*EXTRACT PROVIDED*:
-*-*-
Employees are typically considered to be the weakest link in any network security policy. This link is further weakened when the employee is located remotely and is outside of normal office policy reach. Employees are more likely to take greater security risks when outside of the office: whether that’s downloading unapproved apps from unknown sources or logging on at their local coffee shop and browsing the internet.

With almost all public places such as airport lounges, hotels and coffee shops offering free yet unsecured internet access, the opportunity for employees to work outside of the home is constantly increasing. Without strong controls over the equipment this means potential access without up-to-date protection or detection devices installed, which in turn means a corporate network could become or risk becoming victim to various malware being brought in by laptops or tablets.

In addition to online threats, further risks can come from unforeseen physical threats, such as unauthorised access from people living in the same property or even leaving devices unattended and unsecured in public places. The risk of loss of the equipment exposing customer data or network credentials is also far higher.

Most organisations looking at providing the option of remote working will have already identified and even developed a comprehensive technology policy. This is a good start, but it doesn’t go far enough. Organisations need to treat the highest threat at source: the employees themselves.

Many companies already restrict internet usage, usually as a result of productivity concerns for social media websites, but people will still happily delve into unknown corners of the internet without a second thought. Employees need to be educated - they need to realise that venturing online is the equivalent of walking down a dark alleyway in a city centre on a Saturday night. In the past, security awareness and training has been far too techno-centric and inaccessible, to the extent that most people don’t understand why the internet is such a dangerous place. Most employees’ understanding of a company’s security policy is down to signing the form to say that they’ve read it on their first day in the job.

Just as we rightly expect all car drivers to understand the Highway Code, so must all remote users of internet-connected devices have a better understanding of how to behave in a less risky manner.

But we can’t expect employees to bear all the responsibility for security. Organisations who provide employees with technology to enable remote working also need to ensure that it is checked, updated, supported and monitored regularly to minimise risks.

If remote working liberates employees, security must tether them to good and safe working practices — then the real benefits of working from home can be realised.
-*-*-
*PROVIDED DATA*:

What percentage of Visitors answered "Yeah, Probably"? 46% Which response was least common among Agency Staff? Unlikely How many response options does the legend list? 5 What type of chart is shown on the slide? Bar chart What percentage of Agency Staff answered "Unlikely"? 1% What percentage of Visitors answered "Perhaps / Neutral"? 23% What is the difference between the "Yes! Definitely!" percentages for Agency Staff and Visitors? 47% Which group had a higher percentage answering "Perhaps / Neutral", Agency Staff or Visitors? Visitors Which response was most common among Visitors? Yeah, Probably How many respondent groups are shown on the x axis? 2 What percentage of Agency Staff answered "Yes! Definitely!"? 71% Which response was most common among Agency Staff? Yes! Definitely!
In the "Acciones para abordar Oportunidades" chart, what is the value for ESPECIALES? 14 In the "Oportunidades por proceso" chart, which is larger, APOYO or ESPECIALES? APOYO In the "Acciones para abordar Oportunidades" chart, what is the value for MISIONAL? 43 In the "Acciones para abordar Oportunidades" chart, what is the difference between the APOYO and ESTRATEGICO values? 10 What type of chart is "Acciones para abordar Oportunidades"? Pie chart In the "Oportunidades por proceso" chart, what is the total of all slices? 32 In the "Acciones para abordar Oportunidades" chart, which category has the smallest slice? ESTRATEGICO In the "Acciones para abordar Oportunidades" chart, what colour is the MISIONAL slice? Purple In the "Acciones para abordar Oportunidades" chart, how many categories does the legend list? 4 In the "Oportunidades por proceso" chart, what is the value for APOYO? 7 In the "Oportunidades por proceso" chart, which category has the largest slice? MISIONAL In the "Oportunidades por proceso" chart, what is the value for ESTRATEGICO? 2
-*-*-
*EXERCISE BRIEF*:
Answer these from the text on remote-working security:
(a) Which public places does it name as offering free yet unsecured internet access?
(b) What does it say venturing online is the equivalent of?
(c) What four things must organisations ensure are done regularly to the technology they provide for remote working?

*ANSWER AREA*:
(a) Airport lounges, hotels and coffee shops.
(b) Walking down a dark alleyway in a city centre on a Saturday night.
(c) It must be checked, updated, supported and monitored.